También nosotros, que por nuestra edad seremos víctimas del ministro Escrivá, debemos adaptarnos a lo que viene. Casi nada de lo que nos enseñaron nos sirve para la vida actual. Hay que reinventarse, cada uno como mejor pueda, para ser el hombre nuevo que exige un mundo incomprensible
VALÈNCIA. Estos primeros días de verano ando ocupado en la difícil empresa de convertirme en un hombre nuevo, no en el hombre nuevo de Cristo o Marx, sino en el que impone el delicado momento histórico.
Casi todo lo que con amor y generosidad nos enseñaron nuestros padres y abuelos no nos sirve ahora. Toca, sostienen los entendidos, reinventarse para no parecer un bicho raro. Y en ello estoy, en el doloroso empeño de dejar atrás el hombre que fui y abrazar el hombre nuevo que seré a la fuerza.
“El hombre nuevo es un joven solidario, igualitario y amante de las nuevas tecnologías. Cultiva maneras suaves, cocina platos riquísimos y vota izquierdas”

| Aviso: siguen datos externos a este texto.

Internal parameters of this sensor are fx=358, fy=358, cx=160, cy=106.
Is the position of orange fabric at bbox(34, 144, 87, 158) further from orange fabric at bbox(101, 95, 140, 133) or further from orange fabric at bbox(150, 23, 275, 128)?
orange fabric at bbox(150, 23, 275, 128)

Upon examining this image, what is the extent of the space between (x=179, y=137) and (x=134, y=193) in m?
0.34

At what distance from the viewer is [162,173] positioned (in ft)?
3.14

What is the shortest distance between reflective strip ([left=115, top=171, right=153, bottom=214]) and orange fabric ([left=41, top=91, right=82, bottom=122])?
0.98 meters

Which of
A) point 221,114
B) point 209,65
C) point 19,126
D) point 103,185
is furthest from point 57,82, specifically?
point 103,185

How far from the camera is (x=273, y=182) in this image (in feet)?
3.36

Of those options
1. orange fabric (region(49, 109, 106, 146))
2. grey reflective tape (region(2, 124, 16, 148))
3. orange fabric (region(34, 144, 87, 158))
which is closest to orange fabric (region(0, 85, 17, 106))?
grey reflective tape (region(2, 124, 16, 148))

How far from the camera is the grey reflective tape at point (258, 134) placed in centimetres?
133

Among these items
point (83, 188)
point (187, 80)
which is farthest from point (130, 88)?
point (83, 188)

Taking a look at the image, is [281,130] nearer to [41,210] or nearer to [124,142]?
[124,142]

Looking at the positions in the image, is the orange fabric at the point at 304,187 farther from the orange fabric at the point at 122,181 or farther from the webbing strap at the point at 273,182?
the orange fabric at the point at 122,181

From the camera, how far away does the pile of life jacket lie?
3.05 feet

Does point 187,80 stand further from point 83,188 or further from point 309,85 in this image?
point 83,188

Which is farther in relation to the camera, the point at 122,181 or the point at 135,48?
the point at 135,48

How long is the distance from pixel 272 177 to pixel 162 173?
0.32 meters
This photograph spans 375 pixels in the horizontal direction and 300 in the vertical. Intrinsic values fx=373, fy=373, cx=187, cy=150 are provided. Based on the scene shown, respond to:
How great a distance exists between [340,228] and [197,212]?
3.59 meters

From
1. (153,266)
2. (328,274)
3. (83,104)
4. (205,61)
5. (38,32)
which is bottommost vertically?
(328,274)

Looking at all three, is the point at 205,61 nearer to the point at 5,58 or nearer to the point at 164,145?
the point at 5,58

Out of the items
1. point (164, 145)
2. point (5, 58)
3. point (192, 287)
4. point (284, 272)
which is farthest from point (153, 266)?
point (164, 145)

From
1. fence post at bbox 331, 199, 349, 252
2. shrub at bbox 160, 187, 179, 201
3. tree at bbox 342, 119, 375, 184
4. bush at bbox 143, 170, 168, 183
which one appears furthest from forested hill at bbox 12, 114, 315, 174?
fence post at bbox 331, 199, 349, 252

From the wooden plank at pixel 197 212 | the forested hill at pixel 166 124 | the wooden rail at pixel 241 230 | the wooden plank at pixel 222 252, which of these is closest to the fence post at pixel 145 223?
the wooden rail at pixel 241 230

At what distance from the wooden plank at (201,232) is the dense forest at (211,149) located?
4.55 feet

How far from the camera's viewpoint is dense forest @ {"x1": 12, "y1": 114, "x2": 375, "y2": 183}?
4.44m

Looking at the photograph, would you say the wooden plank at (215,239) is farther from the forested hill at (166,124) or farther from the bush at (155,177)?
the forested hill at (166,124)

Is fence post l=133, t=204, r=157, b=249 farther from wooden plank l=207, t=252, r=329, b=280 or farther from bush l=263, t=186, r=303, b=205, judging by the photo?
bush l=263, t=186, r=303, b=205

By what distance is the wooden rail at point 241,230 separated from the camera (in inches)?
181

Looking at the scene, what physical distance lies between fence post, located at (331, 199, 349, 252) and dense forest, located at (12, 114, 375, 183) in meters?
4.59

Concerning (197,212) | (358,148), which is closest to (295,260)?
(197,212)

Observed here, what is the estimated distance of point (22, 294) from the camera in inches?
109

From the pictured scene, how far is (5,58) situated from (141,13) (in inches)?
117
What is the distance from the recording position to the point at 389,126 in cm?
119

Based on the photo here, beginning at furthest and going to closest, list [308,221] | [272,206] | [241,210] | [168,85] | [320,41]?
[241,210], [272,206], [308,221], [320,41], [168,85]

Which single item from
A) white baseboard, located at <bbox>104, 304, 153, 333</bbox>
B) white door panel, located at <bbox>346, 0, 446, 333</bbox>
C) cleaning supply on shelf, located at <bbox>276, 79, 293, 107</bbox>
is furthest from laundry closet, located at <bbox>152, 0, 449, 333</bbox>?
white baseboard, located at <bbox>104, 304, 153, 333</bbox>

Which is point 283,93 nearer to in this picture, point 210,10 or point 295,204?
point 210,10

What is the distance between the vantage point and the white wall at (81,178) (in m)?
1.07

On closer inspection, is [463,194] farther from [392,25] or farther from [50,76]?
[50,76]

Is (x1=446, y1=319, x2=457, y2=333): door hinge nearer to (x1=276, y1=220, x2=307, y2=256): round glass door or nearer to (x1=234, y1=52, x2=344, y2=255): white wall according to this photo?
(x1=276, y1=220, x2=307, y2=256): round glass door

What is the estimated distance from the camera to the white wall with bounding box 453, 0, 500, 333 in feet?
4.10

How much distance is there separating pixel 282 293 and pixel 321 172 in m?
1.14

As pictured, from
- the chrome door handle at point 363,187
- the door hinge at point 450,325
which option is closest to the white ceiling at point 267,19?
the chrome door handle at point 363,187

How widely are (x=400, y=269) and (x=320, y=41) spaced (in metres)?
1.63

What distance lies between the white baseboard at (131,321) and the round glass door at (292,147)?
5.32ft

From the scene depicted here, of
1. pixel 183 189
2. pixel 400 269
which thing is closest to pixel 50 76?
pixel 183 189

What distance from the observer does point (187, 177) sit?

Esta metamorfosis es más compleja de lo que imaginaba. Hay mucho que transformar en mí: el pensamiento y el lenguaje, la conducta e incluso la apariencia física. En verdad me veo como un traje desgastado por el paso de los años, salpicado de lamparones, que no compensa llevar a la tintorería. Hay que tirarlo o echarlo a un contenedor de Cáritas, y comprarse otro en las rebajas de julio.
Haré examen de conciencia y acto de contrición. Muchos son mis pecados. Soy un hombre que vende conocimientos inútiles, nada menos que de lengua y literatura, groseramente analógico porque ignora las redes fecales, que no sabe cocinar y sigue tratando a los desconocidos de usted, carnívoro y con serias reticencias para depilarse, y esto tiene delito porque es muy velludo. Además le gusta pegar la hebra en cafés decadentes, ir al cine antes que ver series, y pasear por el parque de Abelardo Sánchez de su ciudad, y observar cómo las lindas ardillas saltan de árbol en árbol.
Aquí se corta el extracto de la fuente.